I'm sorry but he does not love you very much.
He assaulted you. He takes you for granted, thinks it's fine to upset you pretty much constantly (doesn't care a hoot how his actions make you feel, frankly), and has zero respect for you and your joint family.
What he categorically does not do is love you. Love is something you DO, not just say, you know.
You will absolutely be better off without him. You sound amazingly strong and together. You really do.

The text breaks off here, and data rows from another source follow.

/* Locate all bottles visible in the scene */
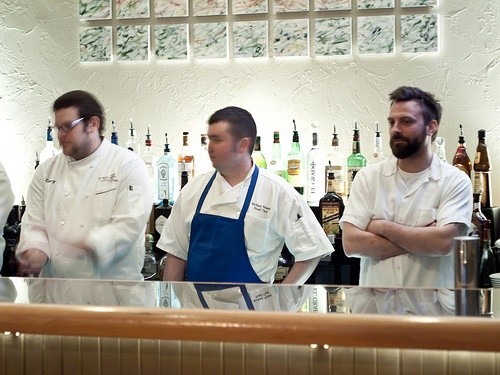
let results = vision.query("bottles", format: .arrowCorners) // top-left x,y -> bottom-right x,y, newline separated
251,136 -> 266,170
474,128 -> 493,208
306,132 -> 326,204
111,120 -> 197,205
325,125 -> 347,202
452,124 -> 472,179
471,193 -> 487,239
267,131 -> 287,181
319,160 -> 344,249
35,116 -> 62,171
366,121 -> 388,166
1,197 -> 26,276
286,130 -> 305,199
141,234 -> 168,280
347,122 -> 367,201
479,220 -> 496,289
196,133 -> 212,176
154,197 -> 173,256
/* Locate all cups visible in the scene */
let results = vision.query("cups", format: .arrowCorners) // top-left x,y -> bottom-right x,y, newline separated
489,273 -> 500,288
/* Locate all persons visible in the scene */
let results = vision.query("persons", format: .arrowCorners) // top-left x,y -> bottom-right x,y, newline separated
343,287 -> 456,316
156,106 -> 335,284
339,87 -> 473,288
172,283 -> 311,312
15,90 -> 154,281
24,278 -> 154,307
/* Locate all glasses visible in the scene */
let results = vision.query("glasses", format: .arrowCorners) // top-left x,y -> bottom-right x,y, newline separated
54,118 -> 85,133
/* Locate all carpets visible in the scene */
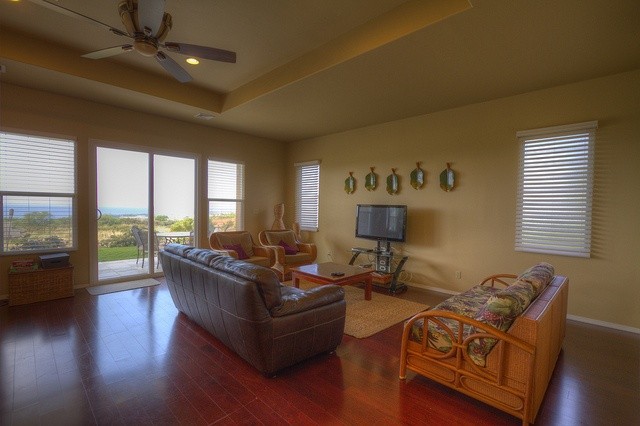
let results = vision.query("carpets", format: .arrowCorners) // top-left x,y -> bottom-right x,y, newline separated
280,278 -> 430,338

Yes I think you are being naive. Basically, once someone crosses THAT line, and assaults you physically, things change forever. Your response here is crucial. What he did shoudl be a dealbreaker. Yet it's HE who has decided on a separation, and you have accepted it and are talking about if/when you get back together. Basically, you have given him the message that assaulting you is ok, and brings no consequences for him. In fact he still gets to be in the driving seat of your relationship. Not that there actualy seems to be one.
This is a dangerous path to take. If he decides he'd like his little servant back at some point, the chances are he will now continue to hit you. The chances are however higher that, having now seen that you are actually prepared to take anything from him, he will now continue to mess you around, wanting you 'back' for as long as it takes to get him a shag/his clothes washed/some cash. He is and probably has been cheating on you for a long time, I would think.
Why do this? How about saying a no to the trial separation, popping down to the police station to report the assault, and then telling him to sling his hook for good? Ninety-nine percent chance, this will give you to outcome which WOULD happen anyway, but it would a. cut out the 'him destroying your confidence even more' bit and b. it would make him sit up and realise that he can't treat you - and therefore your children - like crap any more.
He's a WASTER. A violent, pathetic waster. Bin him. You DON'T need him.